- _Brano del documento_
_ _ _

Il crowdfunding è supportato, tra gli altri, da INTERSOS, organizzazione umanitaria senza fini di lucro fondata nel 1992 che opera a favore delle popolazioni in pericolo, vittime di calamità naturali e di conflitti armati e Shoot4Change, organizzazione no-profit internazionale formata da fotografi professionisti e amatoriali impegnati nella produzione di reportage fotografici a favore delle Ong e di altre organizzazioni.
«Haiti Aftermath nasce dalla volontà di andare oltre le stime ufficiali per documentare, monitorare e descrivere lo stato delle cose a cinque anni di distanza dalla catastrofe- dichiara Riccardo Venturi, romano classe 1966- per riaprire quel sipario chiuso troppo in fretta e mantenere viva l’attenzione sulla vicenda della popolazione haitiana, sulle sue condizioni di vita e sui suoi bisogni. Lavoravo a Roma quando sono arrivate in Italia le prime notizie del terribile terremoto di Haiti, il 12 Gennaio 2010.

_ _ _

- _Record tratti da una raccolta_

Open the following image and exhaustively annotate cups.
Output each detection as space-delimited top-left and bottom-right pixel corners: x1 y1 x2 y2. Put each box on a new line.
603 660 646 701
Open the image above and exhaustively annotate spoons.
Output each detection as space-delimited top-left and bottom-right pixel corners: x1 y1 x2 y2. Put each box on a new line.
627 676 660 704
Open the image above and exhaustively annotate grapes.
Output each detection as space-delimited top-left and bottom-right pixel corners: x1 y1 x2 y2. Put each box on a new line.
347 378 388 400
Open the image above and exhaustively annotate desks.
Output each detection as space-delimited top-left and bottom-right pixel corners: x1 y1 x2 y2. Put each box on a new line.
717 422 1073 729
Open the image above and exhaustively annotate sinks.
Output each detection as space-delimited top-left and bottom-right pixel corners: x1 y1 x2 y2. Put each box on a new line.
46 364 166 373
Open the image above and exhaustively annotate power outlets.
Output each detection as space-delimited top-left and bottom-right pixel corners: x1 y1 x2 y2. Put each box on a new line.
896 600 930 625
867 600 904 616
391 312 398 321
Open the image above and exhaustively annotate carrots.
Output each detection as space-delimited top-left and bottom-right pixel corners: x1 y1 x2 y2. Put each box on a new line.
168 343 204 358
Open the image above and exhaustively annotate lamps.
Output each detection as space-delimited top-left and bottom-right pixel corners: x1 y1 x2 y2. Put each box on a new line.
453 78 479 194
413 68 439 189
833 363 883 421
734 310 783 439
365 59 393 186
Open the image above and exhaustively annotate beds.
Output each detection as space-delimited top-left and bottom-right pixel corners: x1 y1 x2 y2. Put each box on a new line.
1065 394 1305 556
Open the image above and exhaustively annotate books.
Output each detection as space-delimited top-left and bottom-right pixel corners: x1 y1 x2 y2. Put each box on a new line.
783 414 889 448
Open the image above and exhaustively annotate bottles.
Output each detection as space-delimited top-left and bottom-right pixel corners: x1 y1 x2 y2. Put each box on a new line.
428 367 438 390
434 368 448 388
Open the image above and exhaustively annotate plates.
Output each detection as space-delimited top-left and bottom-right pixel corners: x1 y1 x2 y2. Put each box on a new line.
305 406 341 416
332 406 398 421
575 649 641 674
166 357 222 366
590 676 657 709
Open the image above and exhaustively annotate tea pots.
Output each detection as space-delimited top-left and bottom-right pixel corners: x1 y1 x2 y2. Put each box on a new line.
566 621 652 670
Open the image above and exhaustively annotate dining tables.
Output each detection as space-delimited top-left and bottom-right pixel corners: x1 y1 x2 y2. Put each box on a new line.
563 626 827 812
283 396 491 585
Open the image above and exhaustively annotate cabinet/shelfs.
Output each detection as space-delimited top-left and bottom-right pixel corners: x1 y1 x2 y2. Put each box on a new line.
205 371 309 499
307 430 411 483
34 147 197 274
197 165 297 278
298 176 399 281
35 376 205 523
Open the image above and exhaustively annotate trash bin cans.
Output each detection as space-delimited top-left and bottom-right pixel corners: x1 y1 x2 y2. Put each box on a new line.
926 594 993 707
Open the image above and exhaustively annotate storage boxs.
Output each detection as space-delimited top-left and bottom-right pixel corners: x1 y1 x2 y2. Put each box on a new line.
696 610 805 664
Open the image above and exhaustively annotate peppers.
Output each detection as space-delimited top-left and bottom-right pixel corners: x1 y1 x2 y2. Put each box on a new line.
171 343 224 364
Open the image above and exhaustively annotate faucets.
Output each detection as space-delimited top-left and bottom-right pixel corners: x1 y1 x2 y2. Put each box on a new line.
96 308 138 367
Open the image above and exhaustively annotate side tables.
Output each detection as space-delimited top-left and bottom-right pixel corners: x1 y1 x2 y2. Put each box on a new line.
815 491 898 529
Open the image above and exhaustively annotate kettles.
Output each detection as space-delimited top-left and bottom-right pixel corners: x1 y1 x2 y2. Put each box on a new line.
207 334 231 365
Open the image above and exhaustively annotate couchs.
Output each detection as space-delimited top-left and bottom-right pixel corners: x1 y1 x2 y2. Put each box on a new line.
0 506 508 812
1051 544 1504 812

_ _ _

- _Esercizi proposti_
**A)** Riformuli come elenco puntato il paragrafo del brano su Haiti Aftermath che comincia con «Il crowdfunding è supportato», conservandone i fatti principali.
**B)** Riprenda il brano su Haiti Aftermath dal punto in cui si interrompe e lo prosegua con qualche frase.

- _Esercizi svolti_
**A)**
Il crowdfunding è sostenuto, tra gli altri, da:
- INTERSOS: organizzazione umanitaria senza fini di lucro, fondata nel 1992, che opera a favore delle popolazioni in pericolo, vittime di calamità naturali e di conflitti armati;
- Shoot4Change: organizzazione no-profit internazionale di fotografi professionisti e amatoriali che realizzano reportage fotografici a favore delle Ong e di altre organizzazioni.

**B)**
Mentre leggevo i giornali mi sono ritrovato a pensare alla prima volta in cui avevo conosciuto la crudeltà della terra che trema. Era il 1989, in Irpinia, Campania ed ero lì a documentare lo scandalo dei fondi e la mancata ricostruzione delle zone colpite a dieci anni di distanza dalla catastrofe. Ho deciso così di partire e il progetto Haiti Aftermath è nato su due piedi e senza un assignment, ma dall’intima convinzione che fare il fotoreporter oggi, in un’epoca in cui tutto sembra già visibile e a portata di mano, significa offrire un servizio di mediazione culturale, traducendo atmosfere, sensazioni e urgenze in immagini».
Venturi racconta di essere arrivato a Port-au-Prince quattro giorni dopo il terremoto e di aver trovato un paese capovolto e in preda al caos, di aver dormito in tenda nel giardino di un amico, ma di essersi sentito sempre a casa e comunque desideroso di approfondire con il suo obiettivo fotografico la tragica realtà cui assisteva.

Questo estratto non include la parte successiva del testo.